(EXTRACT PROVIDED)

··········

Large language models have recently been used to generate synthetic training data for retrieval and ranking tasks, especially in scenarios where labeled supervision is scarce or expensive. Existing approaches have explored synthetic query generation, pseudo-document generation, and query expansion to improve retriever generalization. InPars [10] uses large language models to generate synthetic queries for documents, thereby enabling effective zero-shot retrieval training. Promptagator [20] further demonstrates that prompted synthetic query generation can serve as strong supervision for dense retrievers under limited annotation. Query2doc [11] and HyDE [12] similarly show that generated textual expansions or hypothetical documents can improve retrieval effectiveness by enriching the semantic representation of the query. Although these methods have proven useful for improving semantic coverage and retrieval robustness, they generally focus on semantic plausibility rather than structural faithfulness. As a result, they provide limited supervision for reasoning-intensive retrieval settings in which preserving valid relation paths is essential.

··········

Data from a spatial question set
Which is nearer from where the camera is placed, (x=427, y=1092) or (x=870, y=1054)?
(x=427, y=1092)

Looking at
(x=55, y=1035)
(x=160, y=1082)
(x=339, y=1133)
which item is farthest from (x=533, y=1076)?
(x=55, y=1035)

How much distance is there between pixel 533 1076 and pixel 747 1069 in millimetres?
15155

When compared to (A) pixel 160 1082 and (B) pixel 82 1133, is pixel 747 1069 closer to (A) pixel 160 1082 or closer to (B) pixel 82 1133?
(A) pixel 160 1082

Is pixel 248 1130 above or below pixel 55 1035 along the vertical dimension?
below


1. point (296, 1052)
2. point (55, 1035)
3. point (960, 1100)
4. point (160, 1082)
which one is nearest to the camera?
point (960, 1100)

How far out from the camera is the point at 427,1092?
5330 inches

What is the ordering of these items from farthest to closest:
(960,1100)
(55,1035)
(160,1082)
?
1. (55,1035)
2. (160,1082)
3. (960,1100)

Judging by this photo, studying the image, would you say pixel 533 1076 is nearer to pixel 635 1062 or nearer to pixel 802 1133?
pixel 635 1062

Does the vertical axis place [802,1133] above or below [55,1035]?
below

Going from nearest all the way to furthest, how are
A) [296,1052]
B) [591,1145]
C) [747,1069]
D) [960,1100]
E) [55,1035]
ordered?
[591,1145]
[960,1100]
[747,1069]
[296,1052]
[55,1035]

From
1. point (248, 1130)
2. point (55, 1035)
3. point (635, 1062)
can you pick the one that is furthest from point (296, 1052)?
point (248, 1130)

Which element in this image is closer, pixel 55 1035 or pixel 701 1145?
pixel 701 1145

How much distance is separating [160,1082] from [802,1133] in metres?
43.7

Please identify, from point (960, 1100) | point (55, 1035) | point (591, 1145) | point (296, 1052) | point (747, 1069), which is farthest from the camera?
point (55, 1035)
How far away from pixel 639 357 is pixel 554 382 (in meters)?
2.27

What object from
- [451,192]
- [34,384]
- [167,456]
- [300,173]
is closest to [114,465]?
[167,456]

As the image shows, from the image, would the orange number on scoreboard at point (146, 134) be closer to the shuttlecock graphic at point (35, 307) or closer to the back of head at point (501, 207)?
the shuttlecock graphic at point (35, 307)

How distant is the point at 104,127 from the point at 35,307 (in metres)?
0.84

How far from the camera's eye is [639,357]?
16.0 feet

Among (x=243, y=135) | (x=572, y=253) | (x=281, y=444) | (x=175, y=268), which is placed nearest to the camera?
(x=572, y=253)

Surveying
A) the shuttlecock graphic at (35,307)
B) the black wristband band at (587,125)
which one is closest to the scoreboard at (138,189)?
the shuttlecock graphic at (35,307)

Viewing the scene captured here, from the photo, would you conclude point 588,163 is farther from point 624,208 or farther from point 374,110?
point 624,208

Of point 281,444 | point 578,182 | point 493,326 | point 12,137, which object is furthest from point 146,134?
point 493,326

··········

(REQUIREMENTS)
**a)** In the passage on synthetic training data for retrieval, what does InPars use large language models to generate?
**b)** Condense the paragraph beginning "Large language models have recently been used" from the passage on synthetic training data for retrieval into a bulleted list that keeps its main facts.
**c)** Extend the passage on synthetic training data for retrieval, starting after its last sentence.
The data was drawn from a separate source, unrelated to the text.

(ANSWERS)
**a)** Synthetic queries for documents.

**b)**
- Large language models generate synthetic training data for retrieval and ranking, especially when labeled supervision is scarce or expensive.
- Approaches include synthetic query generation, pseudo-document generation, and query expansion.
- InPars generates synthetic queries for documents, enabling zero-shot retrieval training.
- Promptagator shows that prompted synthetic queries can supervise dense retrievers when annotation is limited.
- Query2doc and HyDE improve retrieval with generated expansions or hypothetical documents that enrich query semantics.
- These methods target semantic plausibility rather than structural faithfulness.
- As a result, they offer limited supervision for reasoning-intensive retrieval, where preserving valid relation paths is essential.

**c)**
2.5. Hard Negative Mining and the Supervision Gap in Reasoning-Oriented Retrieval

Hard negative mining has long been recognized as a key factor in dense retriever training, as informative negatives help shape more discriminative representation spaces. Existing strategies typically obtain hard negatives from BM25 retrieval, nearest neighbor retrieval, cross-encoder filtering, or teacher–student distillation, as seen in ANCE [6], RocketQA [8], and Margin-MSE [15]. These approaches improve semantic discrimination by exposing retrievers to confusing but non-relevant candidates. However, in reasoning-intensive retrieval, the most challenging distractors are often not merely semantically similar passages, but structurally misleading candidates that share entities, topics, or local descriptions while breaking the underlying reasoning chain required by the query. This type of supervision remains underexplored in prior work. Our method addresses this gap by constructing semantic-decoy hard negatives that are semantically plausible yet structurally inconsistent, thereby explicitly training the retriever to distinguish logical support from superficial relevance.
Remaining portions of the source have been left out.